-- AIM --
Copy out the items below word for word, all of them, and leave the pictures out.

^^^^^^^^^^^^^^^^

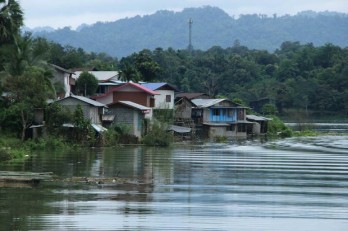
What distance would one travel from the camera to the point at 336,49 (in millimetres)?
113438

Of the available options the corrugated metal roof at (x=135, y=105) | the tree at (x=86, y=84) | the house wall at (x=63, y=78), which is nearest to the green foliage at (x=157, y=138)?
the corrugated metal roof at (x=135, y=105)

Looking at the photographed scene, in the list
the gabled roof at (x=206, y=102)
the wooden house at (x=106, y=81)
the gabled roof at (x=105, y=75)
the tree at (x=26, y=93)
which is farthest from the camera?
the gabled roof at (x=206, y=102)

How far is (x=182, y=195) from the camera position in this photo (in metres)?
24.6

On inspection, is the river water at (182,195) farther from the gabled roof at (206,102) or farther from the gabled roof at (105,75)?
the gabled roof at (206,102)

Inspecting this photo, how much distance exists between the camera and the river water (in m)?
19.6

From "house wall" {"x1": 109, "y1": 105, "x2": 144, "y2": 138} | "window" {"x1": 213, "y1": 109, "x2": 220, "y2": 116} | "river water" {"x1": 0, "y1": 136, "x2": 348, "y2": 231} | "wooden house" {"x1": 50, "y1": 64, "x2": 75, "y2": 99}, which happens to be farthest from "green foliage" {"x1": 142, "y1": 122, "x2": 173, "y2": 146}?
"window" {"x1": 213, "y1": 109, "x2": 220, "y2": 116}

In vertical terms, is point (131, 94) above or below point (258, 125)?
above

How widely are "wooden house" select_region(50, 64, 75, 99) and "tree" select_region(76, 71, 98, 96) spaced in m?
0.69

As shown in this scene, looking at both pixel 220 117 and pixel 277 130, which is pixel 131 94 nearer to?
pixel 220 117

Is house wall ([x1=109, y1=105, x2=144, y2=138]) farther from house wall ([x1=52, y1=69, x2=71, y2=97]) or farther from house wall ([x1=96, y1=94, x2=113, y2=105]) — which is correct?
house wall ([x1=52, y1=69, x2=71, y2=97])

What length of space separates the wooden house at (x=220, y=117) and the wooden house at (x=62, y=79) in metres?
11.6

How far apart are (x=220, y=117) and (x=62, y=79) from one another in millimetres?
16052

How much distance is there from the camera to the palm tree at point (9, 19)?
4281 cm

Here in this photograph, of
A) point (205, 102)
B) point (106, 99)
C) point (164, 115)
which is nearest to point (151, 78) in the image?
point (205, 102)
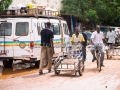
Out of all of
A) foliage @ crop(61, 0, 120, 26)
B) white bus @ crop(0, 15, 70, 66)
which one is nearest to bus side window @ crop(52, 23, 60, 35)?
white bus @ crop(0, 15, 70, 66)

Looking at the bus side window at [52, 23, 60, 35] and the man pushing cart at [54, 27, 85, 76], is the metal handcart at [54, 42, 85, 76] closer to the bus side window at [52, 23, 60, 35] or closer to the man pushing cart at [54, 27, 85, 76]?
the man pushing cart at [54, 27, 85, 76]

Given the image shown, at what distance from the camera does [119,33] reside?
2947cm

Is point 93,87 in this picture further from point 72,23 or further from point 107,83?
point 72,23

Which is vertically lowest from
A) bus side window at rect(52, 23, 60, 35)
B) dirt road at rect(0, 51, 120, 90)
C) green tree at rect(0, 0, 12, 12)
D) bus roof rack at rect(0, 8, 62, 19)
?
dirt road at rect(0, 51, 120, 90)

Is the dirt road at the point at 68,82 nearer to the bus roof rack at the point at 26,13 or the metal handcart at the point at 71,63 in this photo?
the metal handcart at the point at 71,63

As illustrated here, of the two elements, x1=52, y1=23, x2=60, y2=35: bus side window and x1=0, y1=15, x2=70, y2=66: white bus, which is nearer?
x1=0, y1=15, x2=70, y2=66: white bus

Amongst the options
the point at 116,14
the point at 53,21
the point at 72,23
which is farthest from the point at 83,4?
the point at 53,21

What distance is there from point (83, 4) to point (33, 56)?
19212 mm

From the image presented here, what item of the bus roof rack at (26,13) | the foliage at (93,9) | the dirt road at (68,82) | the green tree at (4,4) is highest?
the foliage at (93,9)

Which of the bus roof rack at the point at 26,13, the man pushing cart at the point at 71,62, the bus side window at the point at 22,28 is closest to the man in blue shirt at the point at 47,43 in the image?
the man pushing cart at the point at 71,62

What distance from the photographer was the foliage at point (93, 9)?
99.9 ft

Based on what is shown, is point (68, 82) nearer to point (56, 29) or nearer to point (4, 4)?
point (56, 29)

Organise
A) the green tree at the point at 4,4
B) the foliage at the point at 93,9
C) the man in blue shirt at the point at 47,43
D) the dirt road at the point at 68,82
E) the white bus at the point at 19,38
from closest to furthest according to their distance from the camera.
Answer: the dirt road at the point at 68,82 < the man in blue shirt at the point at 47,43 < the white bus at the point at 19,38 < the green tree at the point at 4,4 < the foliage at the point at 93,9

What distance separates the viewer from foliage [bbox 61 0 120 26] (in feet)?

^^^^^^^^^^^^^^^^

-- RESPONSE TO THE EXERCISE --
What distance would one travel from the camera to the point at 336,49 (in millimetres)?
113438

Of the available options the corrugated metal roof at (x=135, y=105) | the tree at (x=86, y=84) | the house wall at (x=63, y=78), which is nearest to the green foliage at (x=157, y=138)?
the corrugated metal roof at (x=135, y=105)

Looking at the photographed scene, in the list
the gabled roof at (x=206, y=102)
the wooden house at (x=106, y=81)
the gabled roof at (x=105, y=75)
the tree at (x=26, y=93)
which is farthest from the camera?
the gabled roof at (x=206, y=102)

How far is (x=182, y=195) from the camera position in this photo (in metres)?
24.6

On inspection, is the river water at (182,195) farther from the gabled roof at (206,102) or farther from the gabled roof at (105,75)?
the gabled roof at (206,102)

Inspecting this photo, how much distance exists between the camera and the river water (in m)?
19.6

From "house wall" {"x1": 109, "y1": 105, "x2": 144, "y2": 138} | "window" {"x1": 213, "y1": 109, "x2": 220, "y2": 116} | "river water" {"x1": 0, "y1": 136, "x2": 348, "y2": 231} | "wooden house" {"x1": 50, "y1": 64, "x2": 75, "y2": 99}, which happens to be farthest from "green foliage" {"x1": 142, "y1": 122, "x2": 173, "y2": 146}?
"window" {"x1": 213, "y1": 109, "x2": 220, "y2": 116}

In vertical terms, is point (131, 94) above or below point (258, 125)?
above

How widely are "wooden house" select_region(50, 64, 75, 99) and "tree" select_region(76, 71, 98, 96) spaced in m?
0.69

As shown in this scene, looking at both pixel 220 117 and pixel 277 130, which is pixel 131 94 nearer to?
pixel 220 117

Is house wall ([x1=109, y1=105, x2=144, y2=138]) farther from house wall ([x1=52, y1=69, x2=71, y2=97]) or farther from house wall ([x1=96, y1=94, x2=113, y2=105]) — which is correct?
house wall ([x1=52, y1=69, x2=71, y2=97])

What length of space separates the wooden house at (x=220, y=117) and the wooden house at (x=62, y=79) in metres?
11.6

How far apart are (x=220, y=117) and (x=62, y=79) from one another in millimetres?
16052

How much distance is there from the camera to the palm tree at point (9, 19)?
4281 cm

Here in this photograph, of
A) point (205, 102)
B) point (106, 99)
C) point (164, 115)
which is nearest to point (151, 78) in the image?
point (205, 102)
Out of all of
A) foliage @ crop(61, 0, 120, 26)
B) white bus @ crop(0, 15, 70, 66)
which one is nearest to bus side window @ crop(52, 23, 60, 35)?
white bus @ crop(0, 15, 70, 66)

Looking at the bus side window at [52, 23, 60, 35] and the man pushing cart at [54, 27, 85, 76], is the metal handcart at [54, 42, 85, 76] closer to the bus side window at [52, 23, 60, 35] or closer to the man pushing cart at [54, 27, 85, 76]?
the man pushing cart at [54, 27, 85, 76]

Given the image shown, at what distance from the camera does [119,33] reside?
2947cm

Is point 93,87 in this picture further from point 72,23 or further from point 107,83?
point 72,23

Which is vertically lowest from
A) bus side window at rect(52, 23, 60, 35)
B) dirt road at rect(0, 51, 120, 90)
C) green tree at rect(0, 0, 12, 12)
D) bus roof rack at rect(0, 8, 62, 19)
?
dirt road at rect(0, 51, 120, 90)

Is the dirt road at the point at 68,82 nearer to the bus roof rack at the point at 26,13 or the metal handcart at the point at 71,63 in this photo?
the metal handcart at the point at 71,63

As illustrated here, of the two elements, x1=52, y1=23, x2=60, y2=35: bus side window and x1=0, y1=15, x2=70, y2=66: white bus, which is nearer?
x1=0, y1=15, x2=70, y2=66: white bus

Amongst the options
the point at 116,14
the point at 53,21
the point at 72,23
which is farthest from the point at 83,4?
the point at 53,21

What distance is there from point (83, 4) to point (33, 56)?
19212 mm

From the image presented here, what item of the bus roof rack at (26,13) | the foliage at (93,9) | the dirt road at (68,82) | the green tree at (4,4) is highest?
the foliage at (93,9)

Which of the bus roof rack at the point at 26,13, the man pushing cart at the point at 71,62, the bus side window at the point at 22,28 is closest to the man in blue shirt at the point at 47,43 in the image?
the man pushing cart at the point at 71,62

What distance from the photographer was the foliage at point (93, 9)?
99.9 ft

Based on what is shown, is point (68, 82) nearer to point (56, 29) or nearer to point (4, 4)?
point (56, 29)

Organise
A) the green tree at the point at 4,4
B) the foliage at the point at 93,9
C) the man in blue shirt at the point at 47,43
D) the dirt road at the point at 68,82
E) the white bus at the point at 19,38
from closest to furthest according to their distance from the camera.
Answer: the dirt road at the point at 68,82 < the man in blue shirt at the point at 47,43 < the white bus at the point at 19,38 < the green tree at the point at 4,4 < the foliage at the point at 93,9

What distance separates the viewer from foliage [bbox 61 0 120 26] (in feet)?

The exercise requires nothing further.